Author: Bittu Sahgal
Photo: Sabr Dri.
The handsome bezoar ibex Capra aegagrus aegagrus is the wild ancestor of the domestic goat that has helped sustain pastoral communities across the globe for millennia.
Sabr Dri took this image in the autonomous Kurdistan region of northern Iraq, in the Zrara village near Barzan. It is heart-lifting to see these handsome wild goats thrive in a beautiful, self-sufficient corner of our troubled planet. But it’s a tenuous existence. Not only beause of hunting and poaching, but also from climate-change, which is melting the ice and snow upon which such life forms depend.

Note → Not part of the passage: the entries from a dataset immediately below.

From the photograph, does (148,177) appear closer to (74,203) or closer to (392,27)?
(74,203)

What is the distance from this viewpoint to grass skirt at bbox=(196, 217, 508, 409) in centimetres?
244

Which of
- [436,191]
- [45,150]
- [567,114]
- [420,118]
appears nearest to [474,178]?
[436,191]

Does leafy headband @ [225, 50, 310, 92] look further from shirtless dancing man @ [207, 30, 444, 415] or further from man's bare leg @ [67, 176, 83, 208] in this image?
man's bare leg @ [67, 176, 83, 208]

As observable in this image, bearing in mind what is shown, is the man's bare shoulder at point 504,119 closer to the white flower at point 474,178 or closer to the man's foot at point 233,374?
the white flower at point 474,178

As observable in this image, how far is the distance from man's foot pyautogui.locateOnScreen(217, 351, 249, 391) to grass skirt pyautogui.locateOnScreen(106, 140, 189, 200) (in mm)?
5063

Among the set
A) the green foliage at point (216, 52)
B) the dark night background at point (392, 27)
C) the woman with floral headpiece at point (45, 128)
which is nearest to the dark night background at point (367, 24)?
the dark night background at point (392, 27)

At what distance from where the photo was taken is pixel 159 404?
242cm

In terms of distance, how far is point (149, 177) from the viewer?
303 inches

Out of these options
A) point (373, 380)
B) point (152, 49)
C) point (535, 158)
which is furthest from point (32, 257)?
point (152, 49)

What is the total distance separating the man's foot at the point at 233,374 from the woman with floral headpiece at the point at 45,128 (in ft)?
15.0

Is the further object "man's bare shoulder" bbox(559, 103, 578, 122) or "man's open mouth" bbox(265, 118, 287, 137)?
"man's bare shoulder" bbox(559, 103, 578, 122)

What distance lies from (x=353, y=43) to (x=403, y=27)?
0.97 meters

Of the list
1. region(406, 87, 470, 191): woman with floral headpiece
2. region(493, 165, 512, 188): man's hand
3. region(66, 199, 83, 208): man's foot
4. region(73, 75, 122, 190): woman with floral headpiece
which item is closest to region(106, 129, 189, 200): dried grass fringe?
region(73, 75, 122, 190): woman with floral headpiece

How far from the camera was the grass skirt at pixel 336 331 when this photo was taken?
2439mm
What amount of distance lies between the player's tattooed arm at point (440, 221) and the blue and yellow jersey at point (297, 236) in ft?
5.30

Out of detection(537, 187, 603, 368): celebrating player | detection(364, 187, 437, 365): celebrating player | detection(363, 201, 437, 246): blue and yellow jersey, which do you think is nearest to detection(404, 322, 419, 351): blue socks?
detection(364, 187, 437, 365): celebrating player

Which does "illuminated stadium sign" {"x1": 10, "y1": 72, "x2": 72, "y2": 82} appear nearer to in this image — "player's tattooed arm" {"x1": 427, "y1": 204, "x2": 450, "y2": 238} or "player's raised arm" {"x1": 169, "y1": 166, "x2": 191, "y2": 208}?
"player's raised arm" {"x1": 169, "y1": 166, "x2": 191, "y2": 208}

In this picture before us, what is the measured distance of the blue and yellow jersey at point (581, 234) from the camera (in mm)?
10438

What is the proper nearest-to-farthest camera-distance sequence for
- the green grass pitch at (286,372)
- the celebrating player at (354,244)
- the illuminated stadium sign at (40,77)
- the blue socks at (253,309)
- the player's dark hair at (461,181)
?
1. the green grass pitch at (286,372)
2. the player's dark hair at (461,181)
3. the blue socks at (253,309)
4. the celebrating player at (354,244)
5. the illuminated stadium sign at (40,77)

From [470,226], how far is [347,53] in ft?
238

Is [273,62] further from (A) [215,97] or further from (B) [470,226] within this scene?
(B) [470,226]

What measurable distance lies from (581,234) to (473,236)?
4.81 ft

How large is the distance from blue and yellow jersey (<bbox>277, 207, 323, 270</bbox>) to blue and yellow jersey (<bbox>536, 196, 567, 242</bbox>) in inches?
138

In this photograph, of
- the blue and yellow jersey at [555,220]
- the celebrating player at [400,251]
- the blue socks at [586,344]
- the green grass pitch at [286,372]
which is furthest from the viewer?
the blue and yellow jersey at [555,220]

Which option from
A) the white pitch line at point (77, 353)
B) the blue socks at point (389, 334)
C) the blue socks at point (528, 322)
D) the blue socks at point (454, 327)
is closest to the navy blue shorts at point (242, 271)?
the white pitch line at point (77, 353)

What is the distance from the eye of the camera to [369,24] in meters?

No. Don’t imagine this to be yet another conservation issue. You and I are just as threatened. Let me explain.
Consider Syria, once part of the Fertile Crescent of Mesopotamia (Mashriq), lying between the Tigris and Euphrates rivers. This ‘cradle of ‘civilisation’ lies wounded today, beset with violence and misery… not of its making. How? Well, agriculture was born here 12,000 years ago. Recent, successive, climate-triggered droughts caused crops to wither, livestock to die, and over a million farmers to undertake life-or-death migrations to hostile lands. The unfolding Syrian tragedy is our best-documented, modern-day, climate war.
While India dreams of economic miracles, the reality is that our resources – air, water and soil, are degrading as fast as Syria’s. The inevitable resource deprivation could cause the once-tolerant attitudes of our people to degenerate into violent conflict. But how does this connect with the ibex?
These wild goats are the ‘canaries in our coal mine’. A decade ago, John Ashton, U.K. Climate Change Representative, said: “the security story will be bound together with climate change” adding, “the last time the world faced a challenge this complex was during the Cold War.” He darkly warned: “the stakes this time are even higher, because the enemy now is ourselves, the choices we make.”